I took the news pretty calmly, and waited until after a good lunch and an afternoon nap before having a meltdown. (That mostly involved tripping over sentences I’m trying to assemble, and getting a little strident in my tones from time to time. Yeah, I’m a fireball.) Luckily I had Starr and a couple other understanding friends there, who even kept offering me a little alcohol if I thought it would take the edge off. Not my speed, but I appreciated the goodwill.

So, the kidney surgery will probably be in three weeks or so, and I’ll be posting more details as I have them. Sigh.

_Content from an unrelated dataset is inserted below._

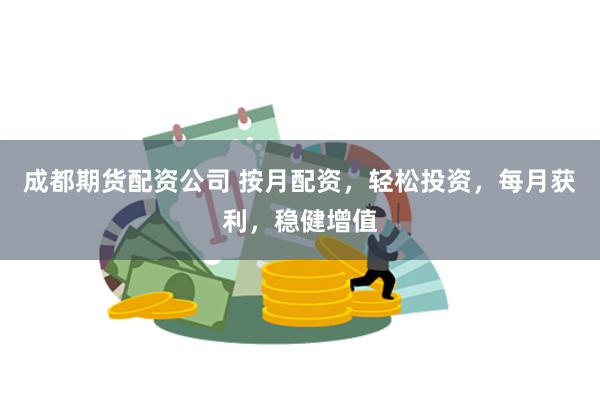 成都期货配资公司 按月配资，轻松投资，每月获利，稳健增值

Like a sledgehammer to the gut

Recap of yesterday:

40 minutes into my hour commute, halfway across the Monitor-Merrimac bridge, when my usual mild morning nausea turned powerful, and changed over to intense pain. I don’t know how to describe it to anyone who’s not felt it, but one would gladly give up PIN codes and passwords just to make it stop. I got the car to work, and the pain briefly subsided, but as I walked into my office, back it came. I was floored – literally. I fell to the ground in the fetal position, moaning.

My co-workers found me, and called the ambulance. My work managed to reach Starr, and she met me in the Emergency Room. I felt quite certain I’d experienced a flareup of 2006’s diverticulitis. The doctor found it likely, but decided to do a CAT scan to be sure. I spent an hour drinking a nasty ‘lemonade’ drink, and then they put me in the big donut.

Well, no diverticulitis. The CAT scan says I have gallstones, and the doctor says they’ll need to remove my gall bladder. I’m really less than thrilled with this, if for no other reason that I’ve just spent a couple of years trying to improve my diet, and now that I’ve got it where I like it, I may have to make further changes. More importantly, I’m not thrilled with this ongoing loss of body parts fate is demanding from me.

Well, I can’t go back to work until I’ve seen the surgeon. At this rate, I don’t even know when they’ll want to do the surgery. I’m on Vicodin, antibiotics, and nausea medication, and sitting in bed playing with my Wii. But I’ve been reminded over the past 24 hours that I remain a lucky man – I may be losing an organ, but I’ve got insurance that’ll pay for it, and the support of many wonderful people to back me up. Starr’s been a treasure, there for me every time I needed comfort or assistance. I’m thankful.

Now, I just have to figure out how to retrieve my car from work.

Burning sensations

Strange dream last night. I was at a USS Yeager meeting circa 1994, and in charge of getting everyone together for a group photo; however, every time I hit the timer button on the camera and stepped over to the group, people started chatting and wandering away before the shutter fired. I would have to badger them back into position, and try again. Iron Chef Morimoto, who’d graciously agreed to pose with us, was getting fairly impatient with the whole thing.

Can’t say that I think there’s any deep meaning in that dream: since I was gamemastering last night, I already was in ‘herding cats’ headspace, and I’ve recently been taking more pictures. I think I’m more excited about pictures these days, since the Web’s been giving me more places to show them off. I don’t know what Morimoto was doing there, though.

Then I woke up with heavy coughing caused by a combination of pool chemicals and last night’s GM oratory. Got back to sleep, eventually, but my throat still burns a bit this morning. I’ll be so relieved when I can put the super-bleach away, I’ve been dosing that pool with this and that for weeks now trying to get it usable for what remains of the summer. Next year, I’m starting in March.

We’re finally on the new Shadowrun adventure, but we got rolling a little late, so the evening was spent in negotiating the job and traveling to the site. Our heroes are investigating the disappearance of a Draco Foundation science team that was researching Crater Lake; the GSSC had been providing security, and needs some deniable assets to cover their butts. I’ve got an action sequence ready to start the next session, and some curious plot points prepared.

Tonight: moving stuff into the attic. And more pool work.